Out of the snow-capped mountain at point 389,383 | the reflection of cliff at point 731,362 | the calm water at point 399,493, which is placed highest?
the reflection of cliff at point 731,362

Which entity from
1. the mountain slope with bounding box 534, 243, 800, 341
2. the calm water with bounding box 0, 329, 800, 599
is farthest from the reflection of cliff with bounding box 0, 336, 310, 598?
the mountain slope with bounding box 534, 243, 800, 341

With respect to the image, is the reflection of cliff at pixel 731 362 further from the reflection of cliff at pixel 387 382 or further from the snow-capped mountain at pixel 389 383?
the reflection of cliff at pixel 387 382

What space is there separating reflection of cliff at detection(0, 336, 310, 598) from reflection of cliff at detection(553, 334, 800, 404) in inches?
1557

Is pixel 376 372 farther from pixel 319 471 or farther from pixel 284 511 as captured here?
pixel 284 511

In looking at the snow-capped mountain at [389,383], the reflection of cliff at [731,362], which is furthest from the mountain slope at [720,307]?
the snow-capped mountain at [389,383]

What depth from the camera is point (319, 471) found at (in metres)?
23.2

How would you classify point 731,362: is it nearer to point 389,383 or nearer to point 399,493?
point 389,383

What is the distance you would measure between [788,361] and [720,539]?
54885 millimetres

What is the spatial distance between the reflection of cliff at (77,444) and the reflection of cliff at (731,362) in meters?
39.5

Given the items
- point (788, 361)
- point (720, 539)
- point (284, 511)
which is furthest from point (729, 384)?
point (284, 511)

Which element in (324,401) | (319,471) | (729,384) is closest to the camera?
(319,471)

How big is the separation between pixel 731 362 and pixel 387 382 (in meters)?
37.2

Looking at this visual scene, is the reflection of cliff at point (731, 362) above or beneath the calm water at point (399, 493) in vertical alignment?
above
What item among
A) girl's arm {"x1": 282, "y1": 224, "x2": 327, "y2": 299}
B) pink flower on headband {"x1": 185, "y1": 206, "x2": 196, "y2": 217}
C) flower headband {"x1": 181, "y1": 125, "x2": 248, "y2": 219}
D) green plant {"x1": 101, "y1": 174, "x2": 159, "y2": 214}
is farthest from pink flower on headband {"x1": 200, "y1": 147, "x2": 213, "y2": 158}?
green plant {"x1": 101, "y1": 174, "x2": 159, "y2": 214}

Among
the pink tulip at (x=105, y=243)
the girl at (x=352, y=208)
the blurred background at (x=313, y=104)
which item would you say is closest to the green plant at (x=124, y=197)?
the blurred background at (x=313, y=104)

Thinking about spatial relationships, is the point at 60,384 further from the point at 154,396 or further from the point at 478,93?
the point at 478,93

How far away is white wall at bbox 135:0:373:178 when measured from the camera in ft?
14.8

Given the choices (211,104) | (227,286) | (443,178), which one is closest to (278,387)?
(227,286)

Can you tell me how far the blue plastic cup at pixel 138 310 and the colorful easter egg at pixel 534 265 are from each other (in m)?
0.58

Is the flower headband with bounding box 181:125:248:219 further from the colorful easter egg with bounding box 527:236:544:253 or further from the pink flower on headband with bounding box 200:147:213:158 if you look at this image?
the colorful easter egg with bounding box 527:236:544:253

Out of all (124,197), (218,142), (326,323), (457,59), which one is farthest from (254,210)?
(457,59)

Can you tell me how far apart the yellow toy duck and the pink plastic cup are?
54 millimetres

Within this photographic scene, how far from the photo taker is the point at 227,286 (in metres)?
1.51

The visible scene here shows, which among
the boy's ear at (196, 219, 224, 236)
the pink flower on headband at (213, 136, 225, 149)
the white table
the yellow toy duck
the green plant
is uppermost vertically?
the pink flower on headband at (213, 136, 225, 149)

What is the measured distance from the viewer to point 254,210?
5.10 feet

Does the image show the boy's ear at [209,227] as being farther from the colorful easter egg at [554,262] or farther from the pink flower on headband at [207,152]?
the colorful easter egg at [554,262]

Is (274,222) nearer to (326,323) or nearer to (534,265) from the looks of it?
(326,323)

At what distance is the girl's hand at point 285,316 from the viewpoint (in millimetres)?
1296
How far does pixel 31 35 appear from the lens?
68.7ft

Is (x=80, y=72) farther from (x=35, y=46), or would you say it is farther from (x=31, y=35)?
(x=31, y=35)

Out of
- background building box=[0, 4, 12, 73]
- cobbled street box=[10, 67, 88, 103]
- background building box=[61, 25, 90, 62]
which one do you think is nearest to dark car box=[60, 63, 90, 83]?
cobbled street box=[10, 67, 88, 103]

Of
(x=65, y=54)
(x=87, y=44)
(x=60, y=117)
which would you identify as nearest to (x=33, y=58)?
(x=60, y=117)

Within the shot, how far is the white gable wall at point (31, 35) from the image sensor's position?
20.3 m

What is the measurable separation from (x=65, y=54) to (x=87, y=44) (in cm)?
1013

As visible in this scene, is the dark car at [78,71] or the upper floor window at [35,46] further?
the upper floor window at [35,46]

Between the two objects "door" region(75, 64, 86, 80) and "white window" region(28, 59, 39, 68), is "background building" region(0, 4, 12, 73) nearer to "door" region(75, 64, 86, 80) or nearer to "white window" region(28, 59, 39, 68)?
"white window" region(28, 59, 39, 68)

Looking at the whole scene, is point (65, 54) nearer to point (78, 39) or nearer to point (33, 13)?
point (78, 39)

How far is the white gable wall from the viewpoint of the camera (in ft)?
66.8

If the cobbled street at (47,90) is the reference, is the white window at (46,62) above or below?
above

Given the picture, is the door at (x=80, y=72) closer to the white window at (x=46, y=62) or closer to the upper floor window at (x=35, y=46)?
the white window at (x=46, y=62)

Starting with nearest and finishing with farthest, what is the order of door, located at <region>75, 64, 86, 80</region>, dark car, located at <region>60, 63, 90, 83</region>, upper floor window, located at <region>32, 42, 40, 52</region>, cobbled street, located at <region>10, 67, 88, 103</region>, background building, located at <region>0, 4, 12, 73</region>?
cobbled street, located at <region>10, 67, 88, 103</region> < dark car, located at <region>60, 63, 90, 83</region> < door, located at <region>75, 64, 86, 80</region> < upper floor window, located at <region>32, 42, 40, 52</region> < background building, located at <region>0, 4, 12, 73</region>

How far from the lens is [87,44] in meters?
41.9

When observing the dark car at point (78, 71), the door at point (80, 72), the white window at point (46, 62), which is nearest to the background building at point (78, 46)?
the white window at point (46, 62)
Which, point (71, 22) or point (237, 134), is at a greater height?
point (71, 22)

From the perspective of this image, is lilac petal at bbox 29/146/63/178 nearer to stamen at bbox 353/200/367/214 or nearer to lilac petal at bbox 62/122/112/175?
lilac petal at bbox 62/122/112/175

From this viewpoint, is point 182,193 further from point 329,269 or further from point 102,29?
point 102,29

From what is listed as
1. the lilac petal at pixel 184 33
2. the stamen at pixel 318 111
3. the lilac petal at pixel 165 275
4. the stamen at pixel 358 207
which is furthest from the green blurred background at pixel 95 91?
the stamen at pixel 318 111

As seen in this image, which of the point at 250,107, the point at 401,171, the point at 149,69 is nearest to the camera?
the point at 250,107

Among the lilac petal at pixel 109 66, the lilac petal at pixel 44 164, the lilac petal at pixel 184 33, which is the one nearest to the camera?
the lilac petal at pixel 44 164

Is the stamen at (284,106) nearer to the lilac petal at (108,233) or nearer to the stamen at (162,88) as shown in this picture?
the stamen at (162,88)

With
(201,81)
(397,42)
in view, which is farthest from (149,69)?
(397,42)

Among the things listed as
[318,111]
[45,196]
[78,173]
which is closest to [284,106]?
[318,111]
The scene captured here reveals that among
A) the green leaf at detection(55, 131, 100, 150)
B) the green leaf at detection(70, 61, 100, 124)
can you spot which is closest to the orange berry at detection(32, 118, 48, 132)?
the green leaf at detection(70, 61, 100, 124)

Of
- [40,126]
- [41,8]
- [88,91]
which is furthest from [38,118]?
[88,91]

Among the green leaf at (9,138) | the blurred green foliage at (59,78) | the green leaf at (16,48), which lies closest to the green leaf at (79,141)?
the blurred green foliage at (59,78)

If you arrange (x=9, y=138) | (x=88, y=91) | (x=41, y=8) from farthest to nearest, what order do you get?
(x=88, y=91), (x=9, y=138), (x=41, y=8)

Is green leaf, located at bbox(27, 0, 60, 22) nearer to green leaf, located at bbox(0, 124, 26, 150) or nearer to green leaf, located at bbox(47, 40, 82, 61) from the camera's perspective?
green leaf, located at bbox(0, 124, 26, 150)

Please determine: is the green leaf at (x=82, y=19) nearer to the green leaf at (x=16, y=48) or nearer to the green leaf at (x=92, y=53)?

.....

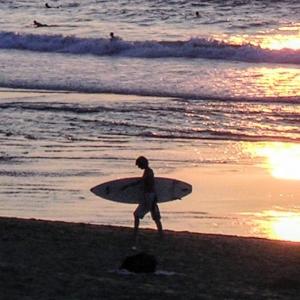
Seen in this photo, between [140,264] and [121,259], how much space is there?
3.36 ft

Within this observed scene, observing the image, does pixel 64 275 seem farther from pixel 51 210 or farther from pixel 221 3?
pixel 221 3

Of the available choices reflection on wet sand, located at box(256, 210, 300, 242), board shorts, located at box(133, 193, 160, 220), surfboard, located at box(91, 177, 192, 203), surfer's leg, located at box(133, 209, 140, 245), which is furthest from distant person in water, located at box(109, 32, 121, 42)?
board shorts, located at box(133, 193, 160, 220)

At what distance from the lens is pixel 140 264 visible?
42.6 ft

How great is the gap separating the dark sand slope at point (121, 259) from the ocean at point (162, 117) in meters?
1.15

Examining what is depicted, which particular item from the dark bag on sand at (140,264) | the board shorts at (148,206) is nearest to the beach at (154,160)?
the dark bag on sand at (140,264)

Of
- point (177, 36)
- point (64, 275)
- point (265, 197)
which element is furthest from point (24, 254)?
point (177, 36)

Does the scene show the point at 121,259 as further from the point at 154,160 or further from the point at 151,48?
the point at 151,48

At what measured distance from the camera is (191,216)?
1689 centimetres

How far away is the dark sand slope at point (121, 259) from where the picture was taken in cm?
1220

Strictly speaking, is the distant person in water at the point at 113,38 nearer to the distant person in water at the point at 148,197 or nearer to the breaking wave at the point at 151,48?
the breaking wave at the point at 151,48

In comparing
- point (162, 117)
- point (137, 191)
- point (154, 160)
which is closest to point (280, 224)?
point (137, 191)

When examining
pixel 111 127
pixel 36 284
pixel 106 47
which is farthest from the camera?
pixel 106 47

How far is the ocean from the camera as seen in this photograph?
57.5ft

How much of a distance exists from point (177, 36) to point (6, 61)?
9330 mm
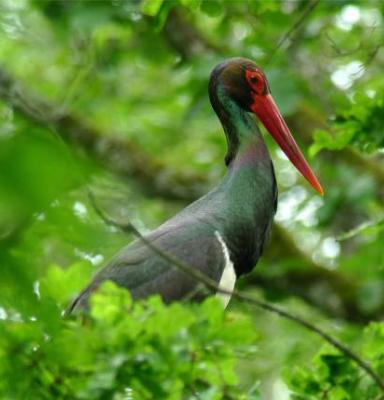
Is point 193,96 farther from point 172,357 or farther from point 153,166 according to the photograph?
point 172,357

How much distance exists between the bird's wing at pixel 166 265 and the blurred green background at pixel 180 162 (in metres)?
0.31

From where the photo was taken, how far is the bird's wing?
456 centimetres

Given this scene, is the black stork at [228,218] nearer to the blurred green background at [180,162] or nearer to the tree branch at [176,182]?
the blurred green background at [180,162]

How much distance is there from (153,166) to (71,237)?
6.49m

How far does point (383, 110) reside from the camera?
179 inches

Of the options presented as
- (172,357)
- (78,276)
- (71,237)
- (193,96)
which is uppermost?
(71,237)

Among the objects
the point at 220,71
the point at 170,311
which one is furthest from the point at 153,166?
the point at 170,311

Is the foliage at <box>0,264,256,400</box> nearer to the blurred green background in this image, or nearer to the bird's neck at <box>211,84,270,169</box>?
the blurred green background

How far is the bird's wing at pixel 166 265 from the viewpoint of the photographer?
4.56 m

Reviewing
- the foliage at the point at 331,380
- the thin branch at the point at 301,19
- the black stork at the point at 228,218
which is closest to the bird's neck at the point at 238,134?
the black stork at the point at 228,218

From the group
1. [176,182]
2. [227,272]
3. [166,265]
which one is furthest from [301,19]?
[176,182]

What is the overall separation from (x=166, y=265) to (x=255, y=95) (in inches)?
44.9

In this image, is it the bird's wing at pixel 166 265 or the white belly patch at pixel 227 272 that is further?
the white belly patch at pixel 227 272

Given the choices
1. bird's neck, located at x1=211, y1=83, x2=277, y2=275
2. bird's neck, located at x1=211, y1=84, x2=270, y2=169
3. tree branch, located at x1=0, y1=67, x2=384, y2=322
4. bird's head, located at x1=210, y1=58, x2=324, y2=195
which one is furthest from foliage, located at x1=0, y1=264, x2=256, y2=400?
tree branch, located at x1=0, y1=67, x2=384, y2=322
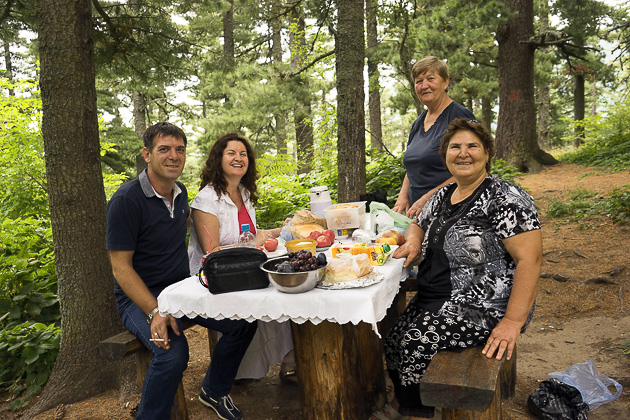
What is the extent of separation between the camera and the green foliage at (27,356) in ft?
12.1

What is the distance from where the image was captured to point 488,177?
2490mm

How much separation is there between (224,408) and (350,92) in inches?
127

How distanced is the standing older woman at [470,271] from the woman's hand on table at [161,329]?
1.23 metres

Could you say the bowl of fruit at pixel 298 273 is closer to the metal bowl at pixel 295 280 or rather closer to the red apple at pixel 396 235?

.....

◆ What is expected: Pick out every line above that contains the string "leaf". Matching is case-sensitive.

◆ Task answer:
A) the green leaf at detection(55, 131, 100, 150)
B) the green leaf at detection(70, 61, 100, 124)
the green leaf at detection(70, 61, 100, 124)
Among the green leaf at (9,138) | the blurred green foliage at (59,78) | the green leaf at (16,48), which lies closest to the green leaf at (79,141)?
Is green leaf, located at bbox(27, 0, 60, 22) nearer to green leaf, located at bbox(0, 124, 26, 150) or nearer to green leaf, located at bbox(47, 40, 82, 61) from the camera's perspective?
green leaf, located at bbox(0, 124, 26, 150)
Please determine: is the green leaf at (x=82, y=19) nearer to the green leaf at (x=16, y=48) or nearer to the green leaf at (x=92, y=53)?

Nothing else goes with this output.